Problem to work on
Return every line in the records below that contains the word "millimetres".

--------------------------------------------------

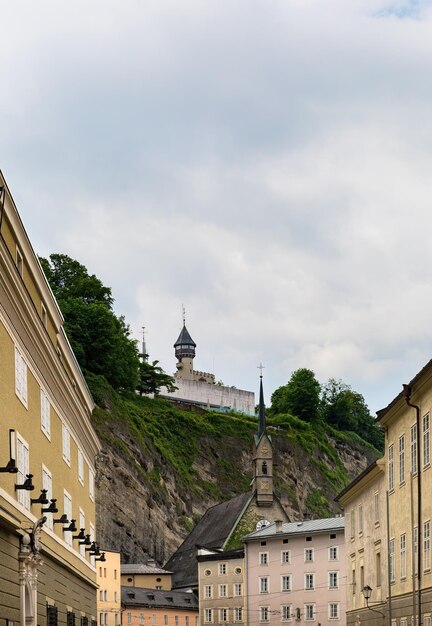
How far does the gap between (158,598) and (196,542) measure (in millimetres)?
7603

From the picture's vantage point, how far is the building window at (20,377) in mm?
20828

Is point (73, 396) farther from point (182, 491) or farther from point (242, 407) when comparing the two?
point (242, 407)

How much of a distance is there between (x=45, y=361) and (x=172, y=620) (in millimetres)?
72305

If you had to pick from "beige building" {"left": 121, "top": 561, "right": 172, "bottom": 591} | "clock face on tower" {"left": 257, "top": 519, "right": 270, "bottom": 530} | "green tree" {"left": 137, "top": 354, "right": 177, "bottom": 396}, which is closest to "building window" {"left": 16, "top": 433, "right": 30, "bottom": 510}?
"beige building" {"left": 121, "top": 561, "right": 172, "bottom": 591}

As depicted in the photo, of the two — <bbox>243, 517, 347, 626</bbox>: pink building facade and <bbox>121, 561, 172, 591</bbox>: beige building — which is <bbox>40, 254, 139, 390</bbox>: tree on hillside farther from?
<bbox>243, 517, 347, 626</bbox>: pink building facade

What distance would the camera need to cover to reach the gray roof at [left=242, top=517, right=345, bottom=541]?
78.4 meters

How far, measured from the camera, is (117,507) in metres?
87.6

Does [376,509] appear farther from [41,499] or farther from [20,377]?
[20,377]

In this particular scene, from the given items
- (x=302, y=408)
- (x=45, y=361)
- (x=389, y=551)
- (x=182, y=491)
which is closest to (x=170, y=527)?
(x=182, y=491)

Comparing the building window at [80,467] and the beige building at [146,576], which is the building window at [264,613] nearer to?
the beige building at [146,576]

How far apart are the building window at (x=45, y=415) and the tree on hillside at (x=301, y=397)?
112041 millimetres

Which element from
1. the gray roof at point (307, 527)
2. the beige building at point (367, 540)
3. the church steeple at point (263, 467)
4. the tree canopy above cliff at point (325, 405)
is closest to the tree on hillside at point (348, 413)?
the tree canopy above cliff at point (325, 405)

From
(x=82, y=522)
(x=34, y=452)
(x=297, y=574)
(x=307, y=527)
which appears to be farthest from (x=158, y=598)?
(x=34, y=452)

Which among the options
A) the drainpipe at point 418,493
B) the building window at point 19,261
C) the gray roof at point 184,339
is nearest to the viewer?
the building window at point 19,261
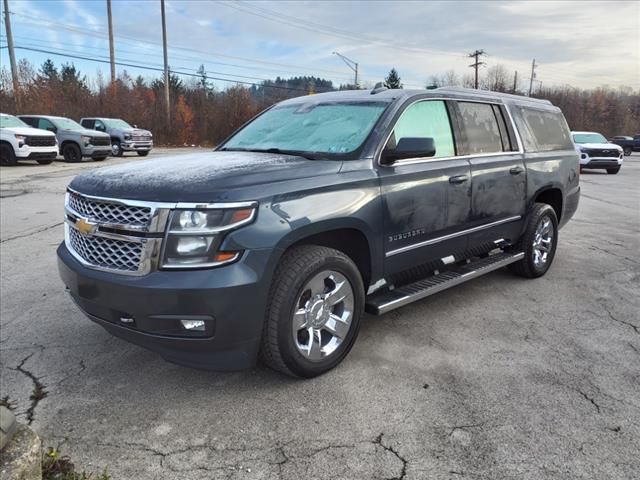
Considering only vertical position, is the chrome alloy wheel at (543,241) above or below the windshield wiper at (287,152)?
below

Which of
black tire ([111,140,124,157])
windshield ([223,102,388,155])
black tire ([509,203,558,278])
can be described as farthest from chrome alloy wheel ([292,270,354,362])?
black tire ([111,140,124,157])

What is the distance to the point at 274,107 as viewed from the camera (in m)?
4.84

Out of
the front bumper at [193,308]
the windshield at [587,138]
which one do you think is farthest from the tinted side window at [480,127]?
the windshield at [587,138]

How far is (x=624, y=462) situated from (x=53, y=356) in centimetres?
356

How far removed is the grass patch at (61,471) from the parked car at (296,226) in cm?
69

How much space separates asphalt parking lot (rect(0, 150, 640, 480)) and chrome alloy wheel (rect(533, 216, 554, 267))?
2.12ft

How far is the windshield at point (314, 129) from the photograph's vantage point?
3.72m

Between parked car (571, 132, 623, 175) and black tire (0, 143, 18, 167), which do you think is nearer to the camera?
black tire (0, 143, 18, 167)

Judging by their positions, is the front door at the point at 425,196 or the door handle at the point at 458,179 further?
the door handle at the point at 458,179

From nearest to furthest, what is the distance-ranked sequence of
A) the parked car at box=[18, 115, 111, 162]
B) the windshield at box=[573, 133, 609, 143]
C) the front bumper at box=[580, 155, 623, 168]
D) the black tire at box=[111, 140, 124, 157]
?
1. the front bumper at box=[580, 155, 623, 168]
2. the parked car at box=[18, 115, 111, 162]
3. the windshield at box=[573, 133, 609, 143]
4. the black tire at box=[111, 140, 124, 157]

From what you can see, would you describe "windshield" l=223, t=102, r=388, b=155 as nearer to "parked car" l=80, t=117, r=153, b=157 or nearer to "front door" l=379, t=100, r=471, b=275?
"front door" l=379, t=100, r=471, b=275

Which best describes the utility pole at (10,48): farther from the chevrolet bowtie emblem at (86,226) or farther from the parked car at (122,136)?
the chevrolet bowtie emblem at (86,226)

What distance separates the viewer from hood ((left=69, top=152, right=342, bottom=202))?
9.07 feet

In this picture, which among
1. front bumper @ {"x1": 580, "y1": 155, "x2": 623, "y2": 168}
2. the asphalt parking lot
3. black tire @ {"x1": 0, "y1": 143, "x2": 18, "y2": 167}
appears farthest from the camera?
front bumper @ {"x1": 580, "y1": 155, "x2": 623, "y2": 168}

--------------------------------------------------

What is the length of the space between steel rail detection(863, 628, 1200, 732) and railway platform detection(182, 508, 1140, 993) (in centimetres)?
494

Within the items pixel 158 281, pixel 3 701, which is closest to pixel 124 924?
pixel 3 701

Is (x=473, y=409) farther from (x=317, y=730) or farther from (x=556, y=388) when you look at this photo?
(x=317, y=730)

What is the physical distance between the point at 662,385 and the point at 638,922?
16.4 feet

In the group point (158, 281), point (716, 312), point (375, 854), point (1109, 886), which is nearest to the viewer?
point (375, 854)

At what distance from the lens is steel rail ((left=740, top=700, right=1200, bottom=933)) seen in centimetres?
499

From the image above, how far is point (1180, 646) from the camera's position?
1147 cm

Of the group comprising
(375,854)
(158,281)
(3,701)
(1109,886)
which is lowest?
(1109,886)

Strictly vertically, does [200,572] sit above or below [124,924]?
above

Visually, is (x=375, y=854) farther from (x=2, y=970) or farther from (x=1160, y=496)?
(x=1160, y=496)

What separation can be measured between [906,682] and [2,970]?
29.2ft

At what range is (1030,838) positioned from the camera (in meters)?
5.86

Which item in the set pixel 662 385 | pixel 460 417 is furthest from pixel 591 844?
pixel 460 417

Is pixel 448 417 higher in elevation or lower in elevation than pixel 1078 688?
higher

--------------------------------------------------

Exercise response
How far does the gap between (158,598) and (196,542) measure (in millimetres)?
How much of a distance is there between (x=45, y=361) and (x=172, y=620) (in millimetres)?
112041 millimetres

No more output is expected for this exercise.